I haven’t written a blog post in an incredibly long time, it’s not for the lack of making or having things to say, but rather that I have produced so much work since we’ve last spoke that I have no clue where to even begin. My website (www.kaitlynjosmith.com) has gotten a beautiful facelift and I now have an Instagram (@kaitlynjosmithphoto) devoted solely to my photographic practice, I encourage you to stop by both. Senior year has proven to be incredibly challenging, in ways far different than I had expected. Though I am producing far more, far better work than ever before, I am struggling with the realization that I do not know and cannot know (at this time) what is next. I feel as if I’m being pulled in a million different directions and am totally overwhelmed. The desire to leave the city and never return is strong, and to make matters worse, last night when all I wanted was a hot bath to rid me of my troubles, our shower faucet broke spewing water everywhere.
With only four weeks (I nearly fainted as I typed that) left in the semester, I felt it was about time I sit down and reflect on what all I have accomplished. This also seemed fitting after the opening of The Line, a show I’ve been in charge of all semester, at the Sean Christopher Gallery in the Short North last night. I am proud of myself and what I’m doing, more so now than ever before. As I doubt my decision of leaving the country at all, I step back, look at these images and tell myself that as unconventional as it may seem, somebody has to photograph that life and those people. I feel a lot of guilt for my career choice from time to time, but I love Wyandot County with all I have and I’m realizing I wouldn’t have discovered that if I had never left.
While I’ve done a lot of smaller projects this semester, there are three main bodies of work that I’ve been pouring my heart and soul into. They keep taking me home, and I love that. This work has taught me so much about myself as a human and as a photographer. I now feel like I have a style that is distinctly mine and a way of working that doesn’t seem like work at all. Everything is being shot on film, and in my eyes, that is making everything I am doing much more honest. I’ve traded in my DSLR for a little Nikon point and shoot manufactured in 1999 that I found at Good Will, loaded with fujifilm that I buy at Walmart each week. The fact that it is so lightweight means that it goes everywhere with me, it is a non-intrusive way to shoot.
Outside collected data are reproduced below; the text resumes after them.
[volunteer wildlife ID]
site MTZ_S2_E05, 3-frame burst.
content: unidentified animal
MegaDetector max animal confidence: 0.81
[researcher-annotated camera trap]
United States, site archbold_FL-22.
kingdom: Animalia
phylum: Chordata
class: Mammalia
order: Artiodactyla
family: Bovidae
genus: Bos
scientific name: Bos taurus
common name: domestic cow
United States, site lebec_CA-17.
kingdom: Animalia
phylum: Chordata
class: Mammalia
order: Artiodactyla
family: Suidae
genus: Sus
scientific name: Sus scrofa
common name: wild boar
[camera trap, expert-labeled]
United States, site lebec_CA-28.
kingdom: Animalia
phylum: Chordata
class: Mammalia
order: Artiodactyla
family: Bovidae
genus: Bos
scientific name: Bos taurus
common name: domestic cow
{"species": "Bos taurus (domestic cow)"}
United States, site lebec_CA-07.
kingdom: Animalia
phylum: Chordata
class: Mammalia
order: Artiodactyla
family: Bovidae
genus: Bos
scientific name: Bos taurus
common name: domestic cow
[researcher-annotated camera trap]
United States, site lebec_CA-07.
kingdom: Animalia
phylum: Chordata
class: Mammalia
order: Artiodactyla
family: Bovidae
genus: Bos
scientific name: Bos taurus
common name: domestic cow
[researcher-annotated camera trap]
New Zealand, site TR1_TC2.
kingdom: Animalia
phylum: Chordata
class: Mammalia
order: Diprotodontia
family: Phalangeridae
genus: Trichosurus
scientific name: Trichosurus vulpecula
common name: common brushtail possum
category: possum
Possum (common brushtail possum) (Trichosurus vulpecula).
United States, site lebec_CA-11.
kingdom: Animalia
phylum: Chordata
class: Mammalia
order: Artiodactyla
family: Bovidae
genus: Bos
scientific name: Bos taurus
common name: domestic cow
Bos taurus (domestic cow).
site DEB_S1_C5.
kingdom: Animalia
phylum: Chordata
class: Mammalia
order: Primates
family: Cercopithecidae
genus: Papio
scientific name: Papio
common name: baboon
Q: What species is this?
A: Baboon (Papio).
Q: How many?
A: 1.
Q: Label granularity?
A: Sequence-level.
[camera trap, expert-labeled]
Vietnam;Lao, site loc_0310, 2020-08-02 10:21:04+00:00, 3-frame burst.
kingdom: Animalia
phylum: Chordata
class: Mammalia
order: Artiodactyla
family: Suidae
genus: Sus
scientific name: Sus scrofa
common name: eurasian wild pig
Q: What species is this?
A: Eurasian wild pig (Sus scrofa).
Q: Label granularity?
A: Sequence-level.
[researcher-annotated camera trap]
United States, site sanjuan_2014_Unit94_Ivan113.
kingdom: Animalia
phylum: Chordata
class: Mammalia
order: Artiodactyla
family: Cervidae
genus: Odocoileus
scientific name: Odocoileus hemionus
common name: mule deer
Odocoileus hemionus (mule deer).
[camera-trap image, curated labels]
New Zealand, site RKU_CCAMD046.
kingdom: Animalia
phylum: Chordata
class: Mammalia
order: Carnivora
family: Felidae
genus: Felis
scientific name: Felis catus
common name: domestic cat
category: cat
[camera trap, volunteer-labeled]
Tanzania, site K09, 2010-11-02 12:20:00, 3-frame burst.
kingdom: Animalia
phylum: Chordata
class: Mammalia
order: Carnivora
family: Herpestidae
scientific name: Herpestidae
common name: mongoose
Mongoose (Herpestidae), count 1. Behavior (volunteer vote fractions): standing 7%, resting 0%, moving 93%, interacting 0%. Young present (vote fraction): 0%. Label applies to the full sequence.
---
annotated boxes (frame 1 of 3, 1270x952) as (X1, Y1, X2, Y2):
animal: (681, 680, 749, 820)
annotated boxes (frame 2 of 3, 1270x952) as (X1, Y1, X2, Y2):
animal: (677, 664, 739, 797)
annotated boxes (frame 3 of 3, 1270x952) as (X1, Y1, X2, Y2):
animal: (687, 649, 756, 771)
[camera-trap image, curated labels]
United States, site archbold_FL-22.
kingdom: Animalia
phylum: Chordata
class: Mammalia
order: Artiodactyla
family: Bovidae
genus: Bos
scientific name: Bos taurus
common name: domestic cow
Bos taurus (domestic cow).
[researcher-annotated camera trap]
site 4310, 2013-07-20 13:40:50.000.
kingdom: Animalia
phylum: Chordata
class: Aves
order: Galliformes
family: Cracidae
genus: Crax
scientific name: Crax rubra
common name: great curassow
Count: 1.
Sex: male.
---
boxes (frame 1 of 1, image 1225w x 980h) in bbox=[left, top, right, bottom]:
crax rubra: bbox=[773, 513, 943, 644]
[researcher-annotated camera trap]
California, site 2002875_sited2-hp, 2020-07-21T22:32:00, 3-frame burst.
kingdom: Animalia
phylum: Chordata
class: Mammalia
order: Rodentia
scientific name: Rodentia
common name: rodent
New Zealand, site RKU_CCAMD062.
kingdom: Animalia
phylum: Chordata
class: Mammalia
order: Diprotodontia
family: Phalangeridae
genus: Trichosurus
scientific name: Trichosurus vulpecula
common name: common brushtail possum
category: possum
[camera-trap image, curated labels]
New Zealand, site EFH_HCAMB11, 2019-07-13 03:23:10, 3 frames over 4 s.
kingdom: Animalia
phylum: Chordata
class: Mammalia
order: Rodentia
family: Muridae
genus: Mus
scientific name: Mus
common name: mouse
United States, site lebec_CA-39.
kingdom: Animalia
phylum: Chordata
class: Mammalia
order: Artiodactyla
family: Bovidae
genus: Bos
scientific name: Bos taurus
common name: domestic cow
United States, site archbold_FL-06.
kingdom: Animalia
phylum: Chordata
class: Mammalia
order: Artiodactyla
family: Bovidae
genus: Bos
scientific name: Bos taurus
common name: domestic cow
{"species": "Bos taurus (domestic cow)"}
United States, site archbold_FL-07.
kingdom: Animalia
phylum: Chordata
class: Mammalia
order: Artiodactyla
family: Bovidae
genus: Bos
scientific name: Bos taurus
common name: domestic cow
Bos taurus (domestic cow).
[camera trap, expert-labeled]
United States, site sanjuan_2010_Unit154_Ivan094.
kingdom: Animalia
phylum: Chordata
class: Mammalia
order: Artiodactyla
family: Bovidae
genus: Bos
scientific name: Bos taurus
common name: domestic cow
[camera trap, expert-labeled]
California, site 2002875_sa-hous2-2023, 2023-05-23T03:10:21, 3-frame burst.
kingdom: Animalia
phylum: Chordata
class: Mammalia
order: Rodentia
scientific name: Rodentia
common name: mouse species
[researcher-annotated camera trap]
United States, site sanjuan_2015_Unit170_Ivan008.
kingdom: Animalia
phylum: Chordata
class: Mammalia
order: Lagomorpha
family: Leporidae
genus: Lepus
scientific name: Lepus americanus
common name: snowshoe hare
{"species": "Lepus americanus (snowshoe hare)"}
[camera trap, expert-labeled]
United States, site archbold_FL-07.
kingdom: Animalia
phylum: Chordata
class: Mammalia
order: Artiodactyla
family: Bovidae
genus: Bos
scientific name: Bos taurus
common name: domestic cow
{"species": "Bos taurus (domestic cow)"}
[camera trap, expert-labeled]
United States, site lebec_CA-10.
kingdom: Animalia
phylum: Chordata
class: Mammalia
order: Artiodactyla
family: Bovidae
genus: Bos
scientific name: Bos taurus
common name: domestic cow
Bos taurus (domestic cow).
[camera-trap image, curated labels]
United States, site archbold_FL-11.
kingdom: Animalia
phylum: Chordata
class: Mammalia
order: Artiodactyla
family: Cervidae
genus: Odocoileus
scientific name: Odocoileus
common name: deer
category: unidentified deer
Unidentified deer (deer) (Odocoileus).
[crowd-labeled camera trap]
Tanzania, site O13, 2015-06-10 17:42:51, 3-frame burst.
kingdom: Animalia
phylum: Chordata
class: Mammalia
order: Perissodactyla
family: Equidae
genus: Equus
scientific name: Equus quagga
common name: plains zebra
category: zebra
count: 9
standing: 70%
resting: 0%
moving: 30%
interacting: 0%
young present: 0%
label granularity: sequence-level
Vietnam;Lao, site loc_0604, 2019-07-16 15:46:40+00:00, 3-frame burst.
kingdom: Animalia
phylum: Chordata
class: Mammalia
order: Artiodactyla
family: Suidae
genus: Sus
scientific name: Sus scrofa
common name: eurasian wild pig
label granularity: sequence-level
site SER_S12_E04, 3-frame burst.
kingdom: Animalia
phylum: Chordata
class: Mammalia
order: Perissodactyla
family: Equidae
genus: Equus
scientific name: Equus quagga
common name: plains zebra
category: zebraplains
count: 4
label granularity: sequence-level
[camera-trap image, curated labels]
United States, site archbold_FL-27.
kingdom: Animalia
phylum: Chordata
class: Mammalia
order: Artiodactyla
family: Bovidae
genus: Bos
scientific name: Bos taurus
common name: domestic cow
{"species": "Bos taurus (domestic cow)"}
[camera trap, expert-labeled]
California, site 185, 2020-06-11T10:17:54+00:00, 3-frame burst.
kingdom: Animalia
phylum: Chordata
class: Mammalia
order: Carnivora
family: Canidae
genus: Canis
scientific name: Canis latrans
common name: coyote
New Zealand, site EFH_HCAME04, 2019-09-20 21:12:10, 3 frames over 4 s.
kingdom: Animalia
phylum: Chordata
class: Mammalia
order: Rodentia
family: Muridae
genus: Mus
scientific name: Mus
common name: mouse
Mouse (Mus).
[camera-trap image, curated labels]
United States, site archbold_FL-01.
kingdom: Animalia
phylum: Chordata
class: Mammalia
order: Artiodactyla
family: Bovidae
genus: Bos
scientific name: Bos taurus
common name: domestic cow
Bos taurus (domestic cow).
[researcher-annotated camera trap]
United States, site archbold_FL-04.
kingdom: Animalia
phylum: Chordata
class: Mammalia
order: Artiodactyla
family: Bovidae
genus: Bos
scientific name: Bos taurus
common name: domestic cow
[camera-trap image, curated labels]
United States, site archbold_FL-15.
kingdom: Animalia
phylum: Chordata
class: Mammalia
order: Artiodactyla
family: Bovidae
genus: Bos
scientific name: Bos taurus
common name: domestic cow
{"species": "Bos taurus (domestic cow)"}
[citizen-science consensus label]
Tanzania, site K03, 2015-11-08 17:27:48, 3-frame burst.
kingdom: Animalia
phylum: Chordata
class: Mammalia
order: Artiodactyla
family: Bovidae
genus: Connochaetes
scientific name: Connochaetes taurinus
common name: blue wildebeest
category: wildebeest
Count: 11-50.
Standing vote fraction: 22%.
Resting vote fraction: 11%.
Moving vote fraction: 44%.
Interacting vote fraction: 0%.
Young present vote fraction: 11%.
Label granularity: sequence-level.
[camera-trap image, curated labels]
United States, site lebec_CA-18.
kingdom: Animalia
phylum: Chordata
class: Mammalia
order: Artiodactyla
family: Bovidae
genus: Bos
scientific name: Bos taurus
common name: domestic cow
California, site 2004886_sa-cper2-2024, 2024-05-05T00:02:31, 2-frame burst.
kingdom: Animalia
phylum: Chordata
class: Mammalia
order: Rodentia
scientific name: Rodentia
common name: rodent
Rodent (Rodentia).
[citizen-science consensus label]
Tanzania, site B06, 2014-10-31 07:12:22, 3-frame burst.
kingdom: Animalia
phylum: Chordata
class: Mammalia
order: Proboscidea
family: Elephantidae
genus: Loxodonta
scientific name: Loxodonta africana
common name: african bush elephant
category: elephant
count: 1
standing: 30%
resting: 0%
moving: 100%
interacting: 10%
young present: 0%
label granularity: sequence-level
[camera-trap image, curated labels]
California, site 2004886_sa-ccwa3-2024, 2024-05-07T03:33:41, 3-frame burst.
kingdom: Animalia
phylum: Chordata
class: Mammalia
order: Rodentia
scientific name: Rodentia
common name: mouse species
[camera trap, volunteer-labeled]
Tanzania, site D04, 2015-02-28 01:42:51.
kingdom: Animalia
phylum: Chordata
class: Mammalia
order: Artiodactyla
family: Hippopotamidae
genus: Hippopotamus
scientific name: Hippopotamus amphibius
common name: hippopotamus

My point and shoot resembles the cameras I used as a child (a bit of an upgrade perhaps) and it has removed me (almost) completely from the digital world I have been fighting these past four years. This camera is the exact tool I needed to stumble upon to tell my stories.
I had mentioned earlier that I am working on three main series of photographs. The first is my attempt at capturing Heaven, or perhaps Eden (I’m not entirely sure yet). This is my thesis work and because of that, is more developed than the rest. I’ve had to write an artist statement for it already, so I’ll share it with you here:
From a young age the thought of Heaven interested me; it also bored me. While bouncing around between clouds seemed fun to an adolescent self, as I grew older that imagery became less appealing. Through reading and research, a different picture of Heaven was painted. I developed an interest towards the vocabulary being used to describe such a place: “holy habitation”. This illustrative language pulled me in, pushing me to make photographs that reflected their beauty. I am revealing a Heaven far more intriguing than its blinding white counterpart. This Heaven seems to be within our reach. It is Eden: Paradise.
I’ve been wanting to make this work for a really long time, but didn’t trust myself with it until recently. I didn’t believe I had yet acquired the skills to make images beautiful enough to serve this idea justice. I am finally at a point in my education that I’m able to jump into such a large, complex topic. Though it’s nowhere near complete, here are a few of my favorite images of this work in no particular order.
My next step is to add figures into this series. I have found an Eve, who I will be photographing this coming Thursday.
The second body of work is the documentation of my hometown, Sycamore, Ohio. You can read my first entry about those images here. I was amazed by the number of people who read that blog post and the amount of wonderful feedback I got from so many of you. It is incredibly validating to know that the work I make, and am so incredibly passionate about, resonates with so many others, that my stories are your stories as well. Since posting that article, the banks new addition is nearly complete and the first part of the stacks have begun to come down. Here are the images I’ve made since I first shared with you a few months ago:
The last body of work is perhaps the most controversial and while I’ve felt obligated to make it, I haven’t really known how to talk about it. To give you a brief synopsis: this past summer, someone who was flying a confederate flag on their private property was asked to take it down: they didn’t. It made a lot of people angry that the city would try to tell somebody what they could/couldn’t have hanging on their house and so confederate flags began popping up all over town and throughout the country. Every time I come home, I find a new one. I am trying my hardest to find and photograph them all, working as an outside observer, trying my hardest to make this work unbiased and purely documentary. It is a thing that is happening and one that I’ve felt drawn to capture.
I have made a lot of other miscellaneous images these past few months, but I will save those for another entry, I feel as though these are more than enough images to share in one setting. As always, thank you for taking the time out to sift through my rambling.